Instructions to follow
Lay out the portion of the records that opens with the line containing "Which is higher" and runs through the end of the records as a two-column CSV with the header input,output. Give one row per record, with its text and its answer each in a single quoted field and any line breaks replaced by spaces.

Records for the task

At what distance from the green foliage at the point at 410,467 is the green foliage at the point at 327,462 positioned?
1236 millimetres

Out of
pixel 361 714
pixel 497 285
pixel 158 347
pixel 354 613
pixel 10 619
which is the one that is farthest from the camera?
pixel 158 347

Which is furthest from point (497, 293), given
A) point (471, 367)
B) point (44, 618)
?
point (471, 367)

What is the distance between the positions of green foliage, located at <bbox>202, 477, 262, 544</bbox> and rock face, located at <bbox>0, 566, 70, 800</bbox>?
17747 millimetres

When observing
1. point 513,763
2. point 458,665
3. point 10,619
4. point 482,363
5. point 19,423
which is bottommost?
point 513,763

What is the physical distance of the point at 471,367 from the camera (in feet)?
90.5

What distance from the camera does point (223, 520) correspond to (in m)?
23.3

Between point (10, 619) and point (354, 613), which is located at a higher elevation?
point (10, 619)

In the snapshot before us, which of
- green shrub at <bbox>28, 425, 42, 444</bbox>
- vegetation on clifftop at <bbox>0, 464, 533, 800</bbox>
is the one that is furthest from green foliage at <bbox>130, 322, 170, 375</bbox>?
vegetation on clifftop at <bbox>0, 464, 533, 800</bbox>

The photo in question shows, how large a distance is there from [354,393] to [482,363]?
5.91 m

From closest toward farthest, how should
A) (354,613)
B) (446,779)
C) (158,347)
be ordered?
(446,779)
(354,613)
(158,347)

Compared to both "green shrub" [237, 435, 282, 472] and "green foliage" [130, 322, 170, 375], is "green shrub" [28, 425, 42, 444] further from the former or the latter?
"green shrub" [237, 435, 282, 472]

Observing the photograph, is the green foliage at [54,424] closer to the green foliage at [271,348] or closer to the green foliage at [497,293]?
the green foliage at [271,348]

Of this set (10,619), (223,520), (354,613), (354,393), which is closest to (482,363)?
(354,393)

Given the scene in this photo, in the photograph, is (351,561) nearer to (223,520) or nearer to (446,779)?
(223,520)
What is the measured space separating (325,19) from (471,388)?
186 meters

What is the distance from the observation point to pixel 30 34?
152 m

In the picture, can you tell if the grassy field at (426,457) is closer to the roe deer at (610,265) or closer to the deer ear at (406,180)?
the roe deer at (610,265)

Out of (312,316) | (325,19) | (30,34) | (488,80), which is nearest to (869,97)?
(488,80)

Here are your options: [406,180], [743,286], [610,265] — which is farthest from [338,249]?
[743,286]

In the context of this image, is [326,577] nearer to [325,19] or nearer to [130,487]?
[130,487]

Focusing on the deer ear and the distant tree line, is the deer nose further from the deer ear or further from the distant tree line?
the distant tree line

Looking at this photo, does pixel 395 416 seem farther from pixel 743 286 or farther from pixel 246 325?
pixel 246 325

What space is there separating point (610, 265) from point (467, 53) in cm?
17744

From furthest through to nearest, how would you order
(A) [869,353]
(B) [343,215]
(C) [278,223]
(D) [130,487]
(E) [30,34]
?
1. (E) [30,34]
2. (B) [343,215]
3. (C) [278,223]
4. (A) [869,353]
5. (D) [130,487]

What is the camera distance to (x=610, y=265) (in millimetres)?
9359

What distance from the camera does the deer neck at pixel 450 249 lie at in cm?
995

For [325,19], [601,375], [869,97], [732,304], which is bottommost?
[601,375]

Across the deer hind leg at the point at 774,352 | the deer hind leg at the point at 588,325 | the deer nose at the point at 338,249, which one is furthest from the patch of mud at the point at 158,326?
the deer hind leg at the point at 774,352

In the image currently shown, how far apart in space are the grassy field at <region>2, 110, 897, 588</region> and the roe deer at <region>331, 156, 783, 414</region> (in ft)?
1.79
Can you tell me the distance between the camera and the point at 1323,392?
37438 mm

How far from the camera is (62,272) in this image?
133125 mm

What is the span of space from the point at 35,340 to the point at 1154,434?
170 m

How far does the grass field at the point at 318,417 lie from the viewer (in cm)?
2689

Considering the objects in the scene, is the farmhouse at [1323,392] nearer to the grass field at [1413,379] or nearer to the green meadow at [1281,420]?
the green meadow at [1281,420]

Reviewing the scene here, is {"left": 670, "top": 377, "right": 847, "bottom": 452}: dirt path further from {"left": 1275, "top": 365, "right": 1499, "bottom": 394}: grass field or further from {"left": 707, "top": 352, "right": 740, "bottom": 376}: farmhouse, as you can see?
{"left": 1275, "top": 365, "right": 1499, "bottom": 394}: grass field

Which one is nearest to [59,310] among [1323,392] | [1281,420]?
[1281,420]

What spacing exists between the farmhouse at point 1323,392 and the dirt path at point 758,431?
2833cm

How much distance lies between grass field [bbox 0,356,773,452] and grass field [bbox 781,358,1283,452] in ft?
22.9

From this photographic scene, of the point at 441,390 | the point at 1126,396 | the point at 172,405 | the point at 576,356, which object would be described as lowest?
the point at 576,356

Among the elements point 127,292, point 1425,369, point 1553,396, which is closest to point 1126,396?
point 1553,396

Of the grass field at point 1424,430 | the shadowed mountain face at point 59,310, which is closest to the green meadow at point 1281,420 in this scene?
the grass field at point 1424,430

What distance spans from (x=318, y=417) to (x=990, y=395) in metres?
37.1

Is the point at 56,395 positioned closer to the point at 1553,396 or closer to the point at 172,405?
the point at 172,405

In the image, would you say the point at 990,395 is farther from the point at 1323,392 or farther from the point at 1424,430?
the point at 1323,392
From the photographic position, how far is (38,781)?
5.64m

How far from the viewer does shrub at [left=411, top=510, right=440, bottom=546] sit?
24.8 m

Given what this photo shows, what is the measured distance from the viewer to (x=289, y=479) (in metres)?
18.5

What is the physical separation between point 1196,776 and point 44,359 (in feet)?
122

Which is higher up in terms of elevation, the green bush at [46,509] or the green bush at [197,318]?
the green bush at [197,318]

Answer to this task
input,output
"Which is higher up in terms of elevation, the green bush at [46,509] or the green bush at [197,318]?","the green bush at [197,318]"